Between 1989 and 1990, Sherman made 35 large, color photographs restaging the settings of various European portrait paintings of the fifteenth through early 19th centuries under the title History Portraits.
Rear Screen Projections
is a series of photographs created by Cindy Sherman in 1980. This particular body of work features herself as the model in each image, posing in front of various rear-projected landscape scenes. Sherman appears in various guises, often described as "hitchhiker" or "runaway" types. The use of rear-projected images creates a sense of artifice and theatricality, as Sherman's character seems to be placed within, but not truly a part of, the depicted landscape. The settings range from mundane roadside scenes to more exotic, dreamlike vistas.

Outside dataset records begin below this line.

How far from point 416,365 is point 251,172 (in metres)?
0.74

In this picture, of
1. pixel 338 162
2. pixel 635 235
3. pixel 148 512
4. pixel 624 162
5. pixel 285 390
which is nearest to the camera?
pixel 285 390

The series is seen as a continuation of themes explored in Sherman's earlier work Untitled Film Stills, particularly the exploration of female stereotypes and the construction of identity through photography. However, Rear Screen Projections differs in its overt use of artifice, drawing attention to the constructed nature of the image.
This body of work is considered a significant series in Sherman's oeuvre, bridging her early work with her later, more elaborate series. It's recognized for its innovative use of rear projection and its continued exploration of themes of identity, representation, and the constructed nature of reality. The series has been influential on subsequent generations of photographers and artists working with constructed photography and staged self-portraiture.
Fairy Tales
Fairy Tales is a series of photographs created by Cindy Sherman in 1985. The series marks a significant departure from her earlier work, such as the Untitled Film Stills, in its overt engagement with grotesque and abject imagery.
In Fairy Tales, Sherman transforms herself into a cast of disturbing and often repulsive characters, drawing inspiration from classic fairy tales, though not illustrating specific narratives. The photographs feature Sherman in elaborate costumes and makeup, often surrounded by decaying props, discarded objects, and unsettling environments. The images evoke a sense of decay, horror, and psychological distress, subverting the traditional, idealized representations of fairy tale characters.
The series is characterized by its use of vivid color, theatrical staging, and a focus on the grotesque. Sherman employs prosthetics, masks, and other theatrical devices to create monstrous and deformed figures, challenging conventional notions of beauty and femininity.